[start]
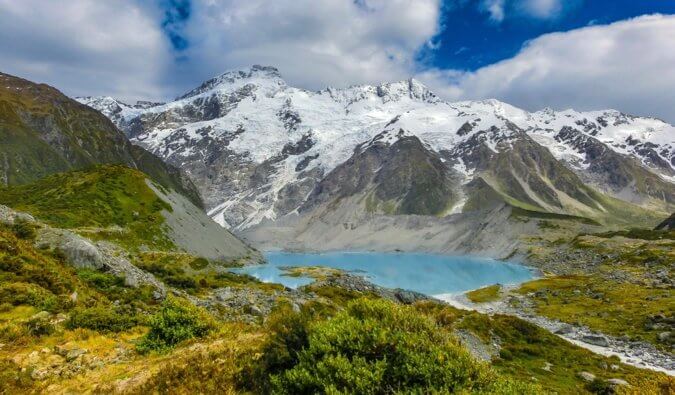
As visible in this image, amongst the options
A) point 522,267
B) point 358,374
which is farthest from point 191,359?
point 522,267

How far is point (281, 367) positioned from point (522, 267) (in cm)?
17943

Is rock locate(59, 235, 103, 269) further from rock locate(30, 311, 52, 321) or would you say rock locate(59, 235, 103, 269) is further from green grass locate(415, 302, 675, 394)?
green grass locate(415, 302, 675, 394)

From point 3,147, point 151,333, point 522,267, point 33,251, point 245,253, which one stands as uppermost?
point 3,147

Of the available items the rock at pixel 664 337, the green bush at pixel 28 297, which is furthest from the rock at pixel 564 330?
the green bush at pixel 28 297

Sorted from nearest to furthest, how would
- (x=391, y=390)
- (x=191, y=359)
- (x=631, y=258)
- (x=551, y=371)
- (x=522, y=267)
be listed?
(x=391, y=390) → (x=191, y=359) → (x=551, y=371) → (x=631, y=258) → (x=522, y=267)

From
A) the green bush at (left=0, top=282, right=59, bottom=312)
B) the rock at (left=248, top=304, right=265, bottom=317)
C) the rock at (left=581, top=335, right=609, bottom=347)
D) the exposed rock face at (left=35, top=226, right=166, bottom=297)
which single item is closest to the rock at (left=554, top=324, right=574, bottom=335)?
the rock at (left=581, top=335, right=609, bottom=347)

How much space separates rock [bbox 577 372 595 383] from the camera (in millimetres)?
32125

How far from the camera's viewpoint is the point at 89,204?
9144cm

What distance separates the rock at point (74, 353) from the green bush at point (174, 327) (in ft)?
6.19

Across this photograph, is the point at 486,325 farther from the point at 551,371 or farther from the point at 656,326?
the point at 656,326

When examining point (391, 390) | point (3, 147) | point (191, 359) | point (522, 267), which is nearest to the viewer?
point (391, 390)

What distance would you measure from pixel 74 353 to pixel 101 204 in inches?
3435

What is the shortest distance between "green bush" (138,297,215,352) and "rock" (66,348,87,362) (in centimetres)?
189

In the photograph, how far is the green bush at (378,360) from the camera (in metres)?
10.9
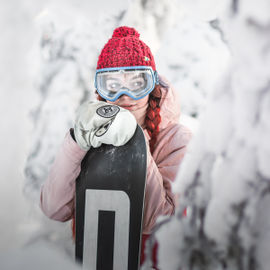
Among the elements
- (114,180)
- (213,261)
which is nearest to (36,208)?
(114,180)

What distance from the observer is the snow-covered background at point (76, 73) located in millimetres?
459

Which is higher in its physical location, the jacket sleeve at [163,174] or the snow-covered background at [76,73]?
the snow-covered background at [76,73]

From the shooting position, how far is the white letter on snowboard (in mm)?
772

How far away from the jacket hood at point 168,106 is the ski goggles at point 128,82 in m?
0.09

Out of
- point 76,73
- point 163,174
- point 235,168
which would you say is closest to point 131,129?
point 163,174

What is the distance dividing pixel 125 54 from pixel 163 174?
427 mm

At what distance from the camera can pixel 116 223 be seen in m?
0.78

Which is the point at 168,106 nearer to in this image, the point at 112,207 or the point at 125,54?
the point at 125,54

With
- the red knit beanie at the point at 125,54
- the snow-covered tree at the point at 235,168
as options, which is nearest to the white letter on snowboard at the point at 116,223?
the snow-covered tree at the point at 235,168

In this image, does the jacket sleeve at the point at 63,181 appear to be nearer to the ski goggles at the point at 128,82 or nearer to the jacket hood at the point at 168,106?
the ski goggles at the point at 128,82

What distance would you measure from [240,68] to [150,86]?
48 centimetres

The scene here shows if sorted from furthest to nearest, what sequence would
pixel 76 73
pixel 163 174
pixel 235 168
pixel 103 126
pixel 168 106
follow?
pixel 76 73 < pixel 168 106 < pixel 163 174 < pixel 103 126 < pixel 235 168

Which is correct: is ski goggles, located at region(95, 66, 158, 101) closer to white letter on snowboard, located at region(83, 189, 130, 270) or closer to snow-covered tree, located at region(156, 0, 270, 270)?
white letter on snowboard, located at region(83, 189, 130, 270)

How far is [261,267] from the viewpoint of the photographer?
0.41 metres
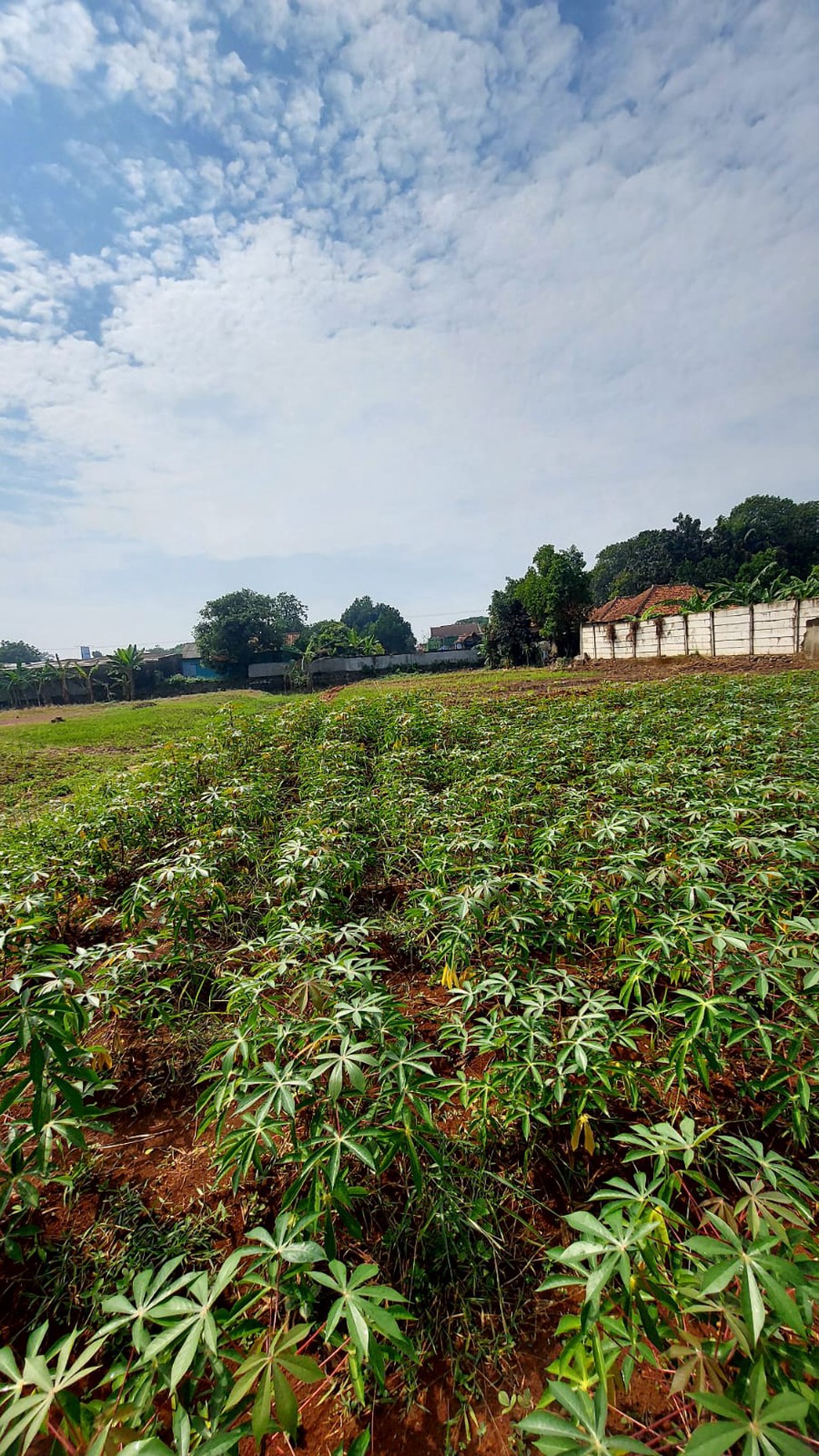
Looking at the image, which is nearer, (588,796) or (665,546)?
[end]
▶ **Direction**
Copy all the rows above word for word, leaving out the pictures.

▶ **Answer for the task**
As visible in this image, amongst the options
A) point 522,267
B) point 358,374
which is farthest from point 191,359?
point 522,267

How far is point (281, 367) positioned from point (522, 267) (in cm)?
17943

Is rock locate(59, 235, 103, 269) further from rock locate(30, 311, 52, 321) or would you say rock locate(59, 235, 103, 269) is further from green grass locate(415, 302, 675, 394)?
green grass locate(415, 302, 675, 394)

From point 3,147, point 151,333, point 522,267, point 33,251, point 245,253, which one stands as uppermost?
point 3,147

Of the available items the rock at pixel 664 337, the green bush at pixel 28 297, which is furthest from the rock at pixel 564 330?
the green bush at pixel 28 297

Sorted from nearest to furthest, how would
- (x=391, y=390)
- (x=191, y=359)
- (x=631, y=258)
- (x=551, y=371)
- (x=522, y=267)
be listed?
(x=391, y=390) → (x=191, y=359) → (x=551, y=371) → (x=631, y=258) → (x=522, y=267)

From
A) the green bush at (left=0, top=282, right=59, bottom=312)
B) the rock at (left=248, top=304, right=265, bottom=317)
C) the rock at (left=581, top=335, right=609, bottom=347)
D) the exposed rock face at (left=35, top=226, right=166, bottom=297)
which single item is closest to the rock at (left=554, top=324, right=574, bottom=335)?
the rock at (left=581, top=335, right=609, bottom=347)

How much space separates rock [bbox 577 372 595 383] from the camera (in millimetres)?
32125

How far from the camera's viewpoint is the point at 89,204?
9144cm

What distance separates the rock at point (74, 353) from the green bush at point (174, 327) (in ft)?
6.19

Across this photograph, is the point at 486,325 farther from the point at 551,371 or farther from the point at 656,326?
the point at 656,326

When examining point (391, 390) | point (3, 147) | point (191, 359) | point (522, 267), which is nearest to the viewer?
point (391, 390)

What distance would you measure from pixel 74 353 to pixel 101 204 in inches?
3435

What is the shortest distance between "green bush" (138,297,215,352) and "rock" (66,348,87,362) (in centimetres)?
189

In the photograph, how far is the green bush at (378,360) from the camera (in metres)?
10.9
Among the elements
- (114,180)
- (213,261)
which is nearest to (36,208)?
(114,180)

What distance from the observer is the snow-covered background at point (76, 73) located in millimetres?
459

Which is higher in its physical location, the jacket sleeve at [163,174] or the snow-covered background at [76,73]?
the snow-covered background at [76,73]

From the shooting position, how far is the white letter on snowboard (in mm)?
772

How far away from the jacket hood at point 168,106 is the ski goggles at point 128,82 in m?
0.09

Out of
- point 76,73
- point 163,174
- point 235,168
which would you say is closest to point 131,129?
point 163,174

What is the distance dividing pixel 125 54 from pixel 163 174?
427 mm

At what distance from the camera can pixel 116 223 be seen in m?
0.78

Which is the point at 168,106 nearer to in this image, the point at 112,207 or the point at 125,54?
the point at 125,54

With
- the red knit beanie at the point at 125,54
- the snow-covered tree at the point at 235,168
as options, which is nearest to the white letter on snowboard at the point at 116,223?
the snow-covered tree at the point at 235,168

In this image, does the jacket sleeve at the point at 63,181 appear to be nearer to the ski goggles at the point at 128,82 or nearer to the jacket hood at the point at 168,106?
the ski goggles at the point at 128,82

What distance would you measure from [240,68] to [150,86]?
48 centimetres

The scene here shows if sorted from furthest to nearest, what sequence would
pixel 76 73
pixel 163 174
pixel 235 168
pixel 103 126
pixel 168 106
follow?
pixel 76 73 < pixel 168 106 < pixel 163 174 < pixel 103 126 < pixel 235 168

Which is correct: is ski goggles, located at region(95, 66, 158, 101) closer to white letter on snowboard, located at region(83, 189, 130, 270) or closer to snow-covered tree, located at region(156, 0, 270, 270)?
white letter on snowboard, located at region(83, 189, 130, 270)

How far is [261,267] from the viewpoint of the photographer?
0.41 metres
Looking at the image, which is nearer, (588,796) or (665,546)?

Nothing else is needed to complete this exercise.